でも彼女は今までもそしてこれからも私のことを見守ってくれるのだろうと感じる。
そう思うと安心して前に進める。歩き出そう、強くなってそして私の願いをかなえるために。
私は水平線の先に広がる光に向かって吸い込まれるように大きく一歩を踏みだした。
剣がエイミーを貫くその瞬間エイミーから強い光が発せられた。
「、、、!」
閃光が剣を包みこむと剣は砂のように崩れ散った。
アイはとっさにエイミーから距離をとった。
エイミーは仰向けのまま光に包まれ上昇していった。
しかしエイミーを包む眩い光は突然消えた。
光が消えたかと思うとエイミーの腹部の傷口から黒いオーラのようなものが何本も束になって噴き出し今度はそのオーラがエイミーを覆った。
その黒いオーラによってエイミーの傷口が修復していく。
「、、、自己再生が活性化している!?」
全ての傷が完璧に修復したエイミーは意識を取り戻した。
「私は言ったわよね?アイ、私は死なないって!」
先程までの体のダメージが嘘であったかのように調子よくエイミーは笑みを浮かべながらアイを見下ろす形で言った。
「、、、そうね、正直驚きが隠せないわ。」
アイも上空にいるエイミーにやや笑み浮かべて言い返した。
「その割には全然驚いてるようには見えないけど。むしろ嬉しいとか?」
「、、、確かに、今はなぜだか気分がいいわね。」
「ほんとになんでだろうね、私も今までで最高の気分だわっ!」
エイミーはアイに向かって行った。アイも笑みを浮かべながらエイミーに向かって行った。

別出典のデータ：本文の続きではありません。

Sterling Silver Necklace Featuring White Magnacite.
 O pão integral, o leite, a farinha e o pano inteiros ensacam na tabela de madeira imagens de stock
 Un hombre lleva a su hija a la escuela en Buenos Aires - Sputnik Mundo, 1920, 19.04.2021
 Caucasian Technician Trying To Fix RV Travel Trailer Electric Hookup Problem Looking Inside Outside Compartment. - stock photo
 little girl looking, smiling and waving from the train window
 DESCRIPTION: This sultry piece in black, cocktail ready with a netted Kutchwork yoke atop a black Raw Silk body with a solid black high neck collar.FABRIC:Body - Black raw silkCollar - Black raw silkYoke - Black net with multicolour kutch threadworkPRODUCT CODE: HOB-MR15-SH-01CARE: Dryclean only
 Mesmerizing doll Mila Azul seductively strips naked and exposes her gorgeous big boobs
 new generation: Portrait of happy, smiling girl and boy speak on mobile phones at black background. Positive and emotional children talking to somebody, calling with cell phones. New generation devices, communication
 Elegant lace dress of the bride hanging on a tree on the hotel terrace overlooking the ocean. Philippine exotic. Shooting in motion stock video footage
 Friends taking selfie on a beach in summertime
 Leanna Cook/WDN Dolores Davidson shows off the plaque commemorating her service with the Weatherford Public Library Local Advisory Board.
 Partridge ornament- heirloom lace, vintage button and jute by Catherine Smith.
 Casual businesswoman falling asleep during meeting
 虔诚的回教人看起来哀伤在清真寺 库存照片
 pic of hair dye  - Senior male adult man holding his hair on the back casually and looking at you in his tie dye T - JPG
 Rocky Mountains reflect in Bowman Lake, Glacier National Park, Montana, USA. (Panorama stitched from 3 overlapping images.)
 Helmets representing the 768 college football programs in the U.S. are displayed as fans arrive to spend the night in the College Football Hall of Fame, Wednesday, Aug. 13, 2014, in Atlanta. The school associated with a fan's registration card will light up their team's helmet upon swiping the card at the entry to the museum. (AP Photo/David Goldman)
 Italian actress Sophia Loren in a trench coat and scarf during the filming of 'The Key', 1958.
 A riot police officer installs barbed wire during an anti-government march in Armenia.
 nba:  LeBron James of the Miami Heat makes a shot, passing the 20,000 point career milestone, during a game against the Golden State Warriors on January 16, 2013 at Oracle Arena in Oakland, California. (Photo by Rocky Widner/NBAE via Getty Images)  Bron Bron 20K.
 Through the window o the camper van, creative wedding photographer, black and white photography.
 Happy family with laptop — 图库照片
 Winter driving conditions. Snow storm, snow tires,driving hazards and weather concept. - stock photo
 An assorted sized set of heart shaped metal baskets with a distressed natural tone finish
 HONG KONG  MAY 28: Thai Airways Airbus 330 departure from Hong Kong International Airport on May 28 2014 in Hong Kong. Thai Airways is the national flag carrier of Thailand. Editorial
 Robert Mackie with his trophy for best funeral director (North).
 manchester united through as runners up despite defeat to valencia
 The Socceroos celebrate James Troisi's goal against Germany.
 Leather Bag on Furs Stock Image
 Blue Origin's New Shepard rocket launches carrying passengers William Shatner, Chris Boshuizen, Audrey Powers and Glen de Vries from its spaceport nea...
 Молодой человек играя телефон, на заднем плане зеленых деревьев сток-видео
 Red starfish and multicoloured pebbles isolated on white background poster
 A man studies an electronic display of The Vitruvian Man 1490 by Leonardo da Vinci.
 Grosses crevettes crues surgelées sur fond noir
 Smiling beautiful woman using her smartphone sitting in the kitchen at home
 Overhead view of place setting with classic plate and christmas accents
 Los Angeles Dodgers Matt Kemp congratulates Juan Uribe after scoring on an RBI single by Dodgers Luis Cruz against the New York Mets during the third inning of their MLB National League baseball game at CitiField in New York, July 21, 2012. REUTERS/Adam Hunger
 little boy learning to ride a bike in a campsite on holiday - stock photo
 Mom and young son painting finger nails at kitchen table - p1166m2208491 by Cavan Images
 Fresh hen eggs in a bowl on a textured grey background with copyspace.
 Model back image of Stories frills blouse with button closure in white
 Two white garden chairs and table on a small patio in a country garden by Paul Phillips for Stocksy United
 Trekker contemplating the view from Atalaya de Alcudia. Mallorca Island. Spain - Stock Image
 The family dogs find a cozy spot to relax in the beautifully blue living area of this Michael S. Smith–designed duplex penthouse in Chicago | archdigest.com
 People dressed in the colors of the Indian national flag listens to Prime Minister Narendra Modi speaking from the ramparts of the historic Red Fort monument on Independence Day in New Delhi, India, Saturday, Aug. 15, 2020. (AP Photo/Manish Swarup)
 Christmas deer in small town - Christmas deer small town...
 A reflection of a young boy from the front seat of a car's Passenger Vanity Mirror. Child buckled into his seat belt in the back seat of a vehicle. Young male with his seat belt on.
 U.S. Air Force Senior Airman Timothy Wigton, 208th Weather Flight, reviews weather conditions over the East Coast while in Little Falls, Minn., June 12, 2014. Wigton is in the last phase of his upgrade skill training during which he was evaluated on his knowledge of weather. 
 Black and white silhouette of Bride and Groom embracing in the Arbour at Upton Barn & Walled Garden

エイミーを迎え撃つのではなく自分からエイミーに攻撃を仕掛けに行ったのだ。
それはアイがエイミーは今までとは何か違うと感じたからだろう。
シバやマーニにも同じことがいえるだろう。あの状態から、まさかエイミーが復活すると誰も想像できなかった。
異様な閃光、そして黒いオーラによる自己再生の活性化。本来なら自己再生でも修復しきれないほどの大ダメージを一瞬で治すほどの力。
明らかに今までのエイミーとは違う。
「マーニさん、あれって、、」
シバはマーニに尋ねた。
「多分少年が思ってることと同じことを考えているよ、」
マーニは驚いた様子だったが笑みを浮かべていた。
「じゃあ、あれは、黒魔法が発動したってこと、、」
「どうだろうね、確信はないけど。正直驚きを隠せないんだけどなぜかすごくワクワクするんだよ、、」
エイミーを見つめるマーニの表情は困惑と興奮に満ちていた。
それ以降二人は何も言わなかった。シバとマーニはじっと戦況を見つめていた。